Subject: Figuring out reason for crashing
To: None <port-macppc@netbsd.org>
From: John Klos <john@sixgirls.org>
List: port-macppc
Date: 08/10/2003 23:54:55
Hello,

For most of this year I have tried to figure out why a colocated PowerMac
running release was crashing. When it did crash, it exhibited strange
behaviour; it would still route IPv4 (but not IPv6), and was obviously
still pingable, but nothing had been indicated on the serial console, nor
did it or would it drop into the debugger.

This kept happening, but only after a week to a month, so I could not
figure out what was going on. And since I could only have it pwoer cycled
remotely, dmesg on subsequent boot did not show anything.
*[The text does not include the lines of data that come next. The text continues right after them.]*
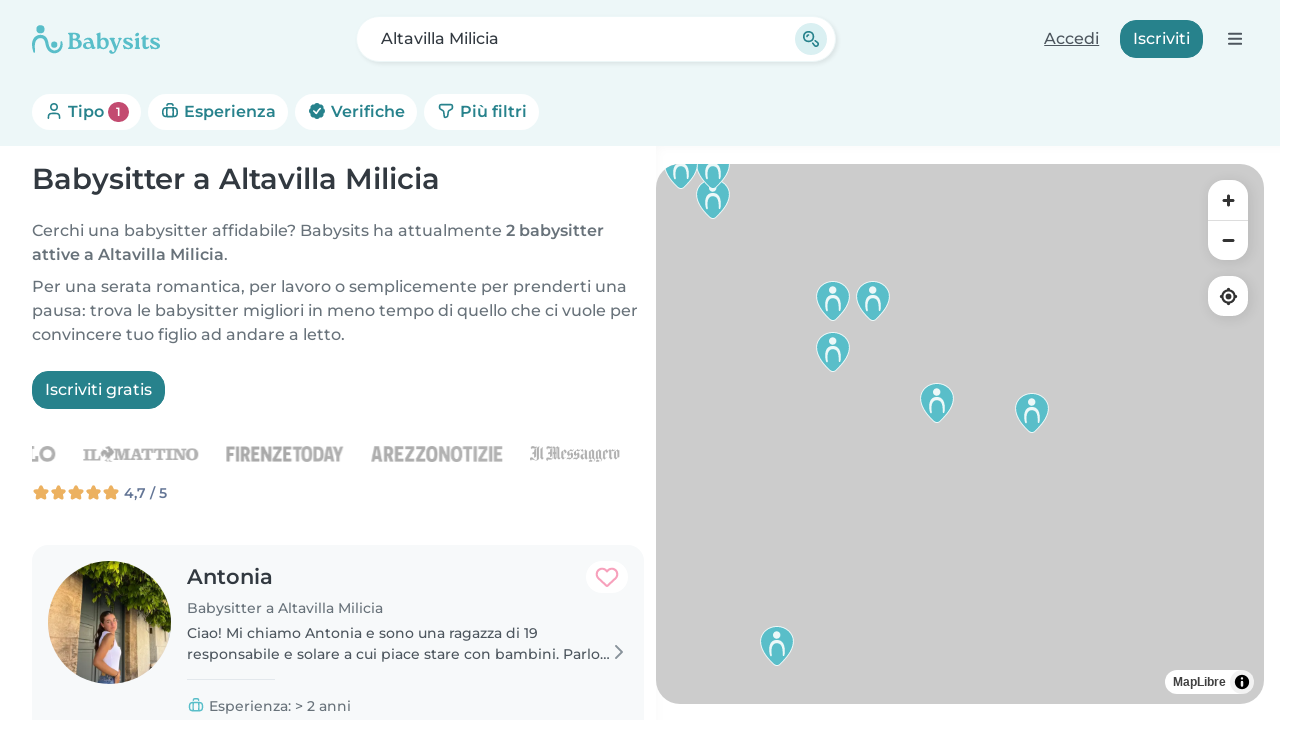

--- FILE ---
content_type: image/svg+xml
request_url: https://cdn.babysits.com/global/flags/4x3/it.svg
body_size: -110
content:
<svg xmlns="http://www.w3.org/2000/svg" height="480" width="640" version="1">
  <g fill-rule="evenodd" stroke-width="1pt">
    <path fill="#fff" d="M0 0h640v479.997H0z"/>
    <path fill="#005700" d="M0 0h213.331v479.997H0z"/>
    <path fill="#fc0000" d="M426.663 0h213.331v479.997H426.663z"/>
  </g>
</svg>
So I brought it home and started it doing a bulk package build, and after
four or five days, it finally crashed. I was able to ping it, but nothing
on the serial console (same as before), but I was able to reset it via an
ADB keyboard, and I got this from dmesg:

(about 120 lines of file: table is full)
...
file: table is full - increase kern.maxfiles or MAXFILES
file: table is full - increase kern.maxfiles or MAXFILES
set{u,g}id pid 18185 (netstat) was invoked by uid 0 ppid 18184 (shlibsign) with fd 0 closed
set{u,g}id pid 18186 (netstat) was invoked by uid 0 ppid 18184 (shlibsign) with fd 0 closed
set{u,g}id pid 18187 (netstat) was invoked by uid 0 ppid 18184 (shlibsign) with fd 0 closed
e is full - increase kern.maxfiles or MAXFILES
file: table is full -4)
panic: trap
Begin traceback...
0xdd96fd70: at trap+8c0
0xdd96rease kern.maxfiles or MAXFILES
file: table is full - increase kern.maxfiles or MAXFILES
file: table is full - increase kern.maxfiles or MAXFILES
file: table is full - increase kern.maxfiles or MAXFILES
file: table is full - increase kern.maxfiles or MAXFILES
file: table is full - increase kern.maxfiles or MAXFILES
file: table is full - increase kern.maxfiles or MAXFILES
file: table is full - increase NetBSD 1.6.1_STABLE (ANDROMEDA-$Revision:
1.626 $) #9: Wed Aug  6 04:17:33 EDT 2003
    john@andromeda.ziaspace.com:/usr/src/sys/arch/macppc/compile/ANDROMEDA
total memory = 1280 MB
avail memory = 1163 MB
using 2048 buffers containing 65636 KB of memory


Does ANYONE have a clue what might be causing this, and why the system
"crashes" the way it does (as opposed to totally dying and/or dropping to
the debugger)? Of course, I'll be checking to see why I had so many open
files, but none of my other bulk build machines ever have this problem,
and this machine crashes from just being moderately busy (not necessarily
from doing bulk package builds).

A related note: I cannot compile a kernel with:
options        DEBUG           # expensive debugging checks/support

When I try, I get:

ro-length -Wpointer-arith -Wmissing-prototypes -Wstrict-prototypes
-Wno-uninitialized  -Dmacppc -I.  -I../../../../arch -I../../../..
-nostdinc -DNMBCLUSTERS="0x4000" -DNVNODE="0x11170" -DNEWPMAP -DDIAGNOSTIC
-DDEBUG -DMAXUSERS=256 -D_KERNEL -D_KERNEL_OPT   -c
/usr/src/sys/arch/macppc/compile/ANDROMEDA/../../../../nfs/nfs_serv.c
/usr/src/sys/arch/macppc/compile/ANDROMEDA/../../../../nfs/nfs_serv.c: In
function `nfsrv_symlink':
/usr/src/sys/arch/macppc/compile/ANDROMEDA/../../../../nfs/nfs_serv.c:2145:
Unable to find a register to spill.
(insn 2866 2858 2872 (set (mem:SI (reg/v:SI 3 r3) 0)
        (reg:SI 9 r9)) 423 {movsi+1} (insn_list:REG_DEP_OUTPUT 2852
(insn_list:REG_DEP_OUTPUT 2858 (insn_list:REG_DEP_ANTI 2844
(insn_list:REG_DEP_ANTI 2848 (insn_list:REG_DEP_ANTI 2854 (insn_list 2842
(insn_list 2865 (nil))))))))
    (expr_list:REG_DEAD (reg:SI 9 r9)
        (nil)))
*** Error code 1

Stop.
make: stopped in /usr/src/sys/arch/macppc/compile/ANDROMEDA


Help!

Thanks,
John Klos
Sixgirls Computing Labs